Topic 30: Hydrocarbons Flashcards
Definitions I:
(a) Arene
(b) Friedel-Crafts reaction
(c) Electrophile
Definitions I:
(a) Aromatic hydrocarbon with benzene ring, e.g., C₆H₆.
(b) Alkylation/acylation of arenes using AlCl₃, e.g., CH₃Cl on benzene.
(c) Electron-pair acceptor attacking aromatic ring, e.g., NO₂⁺.
Predict the product of C₆H₅CH₃ with KMnO₄ (hot, alkaline) then H⁺. [2 Marks]
C₆H₅CH₃ + 4[O] → C₆H₅COOH + H₂O (1 mark)
Benzoic acid after acidification (1 mark)
Write equations for:
(a) Benzene + Cl₂ (AlCl₃) [1 Mark]
(b) Methylbenzene + HNO₃/H₂SO₄ [1 Mark]
(a) C₆H₆ + Cl₂ → C₆H₅Cl + HCl (AlCl₃) (1 mark)
(b) C₆H₅CH₃ + HNO₃ → C₆H₄(CH₃)NO₂ + H₂O (H₂SO₄, 25-60°C) (1 mark)
In a lab, benzene reacts with CH₃COCl (AlCl₃, heat). Write the equation. [2 Marks]
C₆H₆ + CH₃COCl → C₆H₅COCH₃ + HCl (AlCl₃, heat) (1 mark)
Acetophenone formed (1 mark)
Show the mechanism for nitration of benzene with HNO₃/H₂SO₄. [3 Marks]
HNO₃ + H₂SO₄ → NO₂⁺ + HSO₄⁻ + H₂O (1 mark)
NO₂⁺ attacks ring, carbocation intermediate (1 mark)
H⁺ lost, nitrobenzene forms (1 mark)
Why does C₆H₅CH₃ halogenate the side-chain with Cl₂ (UV) but the ring with AlCl₃? [2 Marks]
UV: free radical substitution on CH₃ (C₆H₅CH₂Cl) (1 mark)
AlCl₃: electrophilic substitution on ring (C₆H₄(CH₃)Cl) (1 mark)
Predict the substitution position on C₆H₅OH with Br₂ (AlBr₃) and explain. [2 Marks]
C₆H₅OH → C₆H₄(OH)Br, ortho/para (2 or 4) (1 mark)
-OH electron-donating, activates ring (1 mark)
In a factory, benzene is hydrogenated to cyclohexane.

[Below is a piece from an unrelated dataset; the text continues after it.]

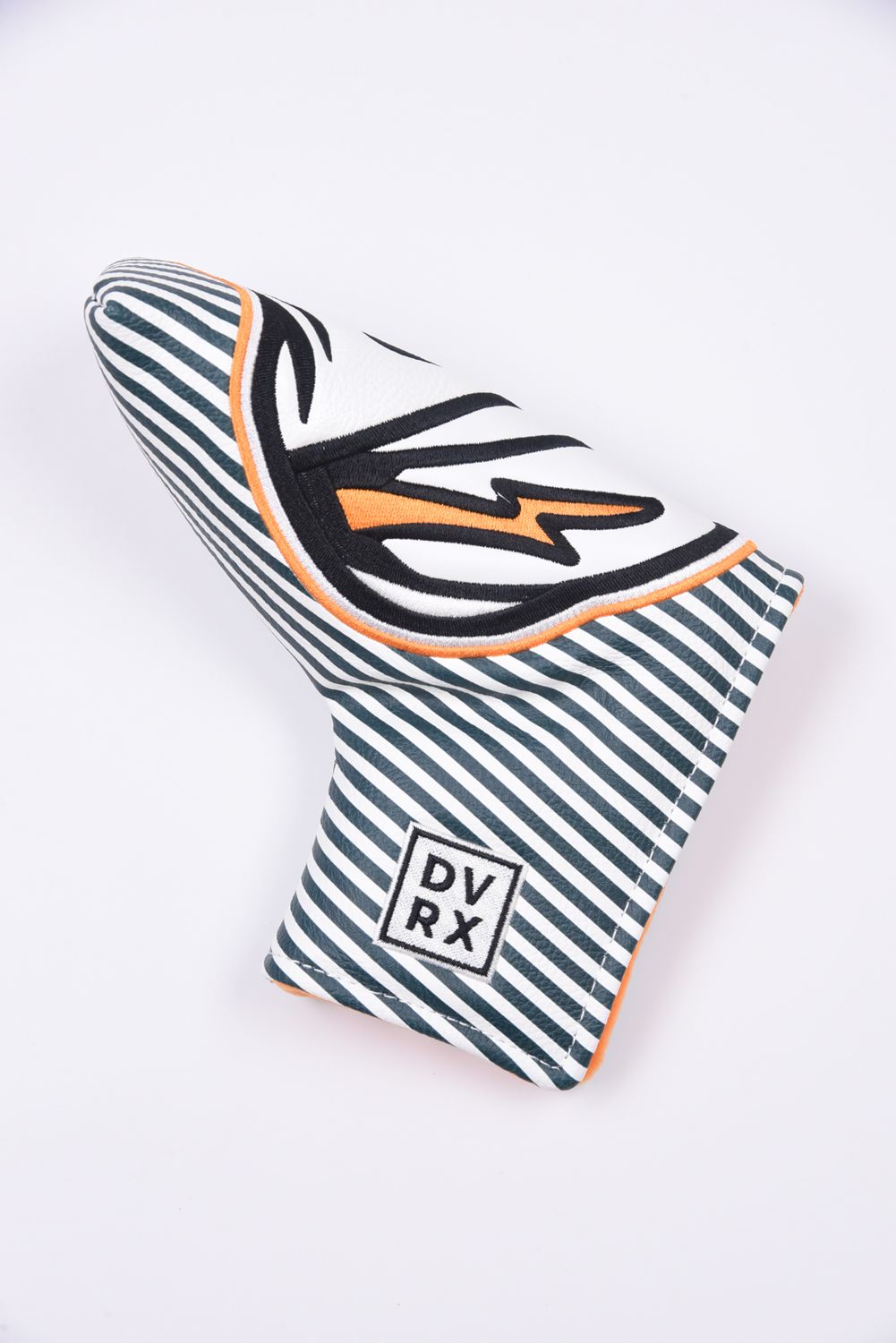 【26SS】 DVG Journey to Georgia BLADECOVER / ピンタイプ パターカバー (グリーン)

Write the equation and conditions. [2 Marks]
C₆H₆ + 3H₂ → C₆H₁₂ (1 mark)
H₂, Pt/Ni, heat (1 mark)
Describe the role of AlCl₃ in Friedel-Crafts alkylation of benzene with CH₃Cl. [2 Marks]
AlCl₃ + CH₃Cl → CH₃⁺ + AlCl₄⁻, generates electrophile (1 mark)

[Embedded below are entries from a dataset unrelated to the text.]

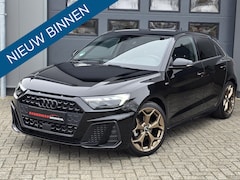 Audi A1 Sportback - 30 TFSI S edition S Line / Virtual / Apple Carplay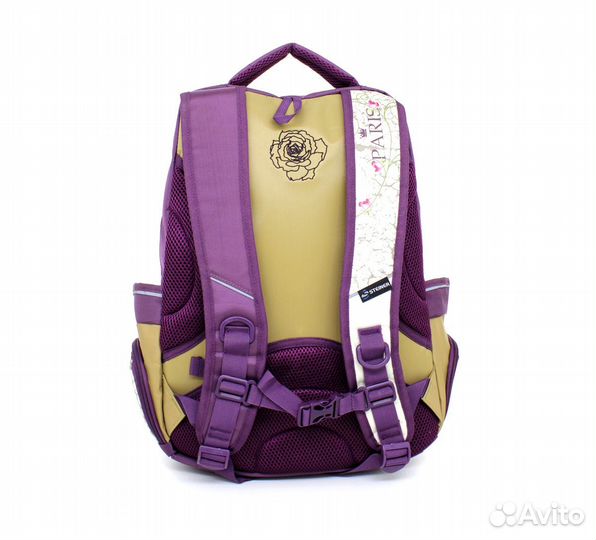 Рюкзак школьный Steiner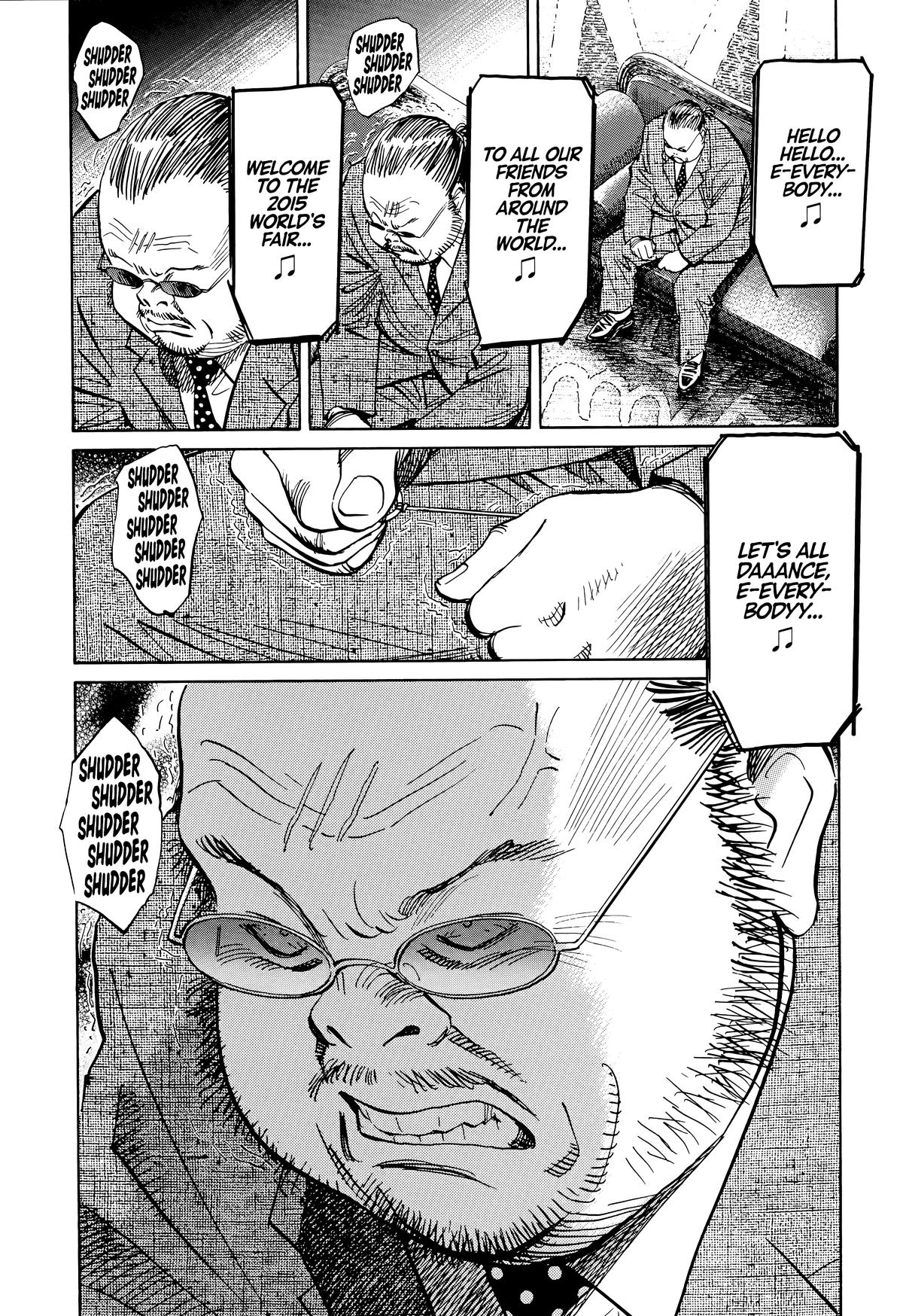 Read The Scandal Maker Has Returned chapter 124 image 10 on Lezhin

Catalyses substitution on benzene (1 mark)
Predict the product of C₆H₅NO₂ with Cl₂ (AlCl₃) and explain the directing effect. [2 Marks]
C₆H₅NO₂ → C₆H₄(NO₂)Cl, meta (3-position) (1 mark)
-NO₂ electron-withdrawing, directs meta (1 mark)
Explain why benzene prefers electrophilic substitution over addition with Br₂. [2 Marks]
Delocalised π system stabilises ring (1 mark)
Substitution retains aromaticity, addition doesn’t (1 mark)
Compare the reactivity of benzene vs. methylbenzene in nitration and explain the mechanism. [3 Marks]
Methylbenzene more reactive, -CH₃ donates electrons (1 mark)
Stabilises carbocation intermediate (1 mark)
Same NO₂⁺ mechanism, faster rate (1 mark)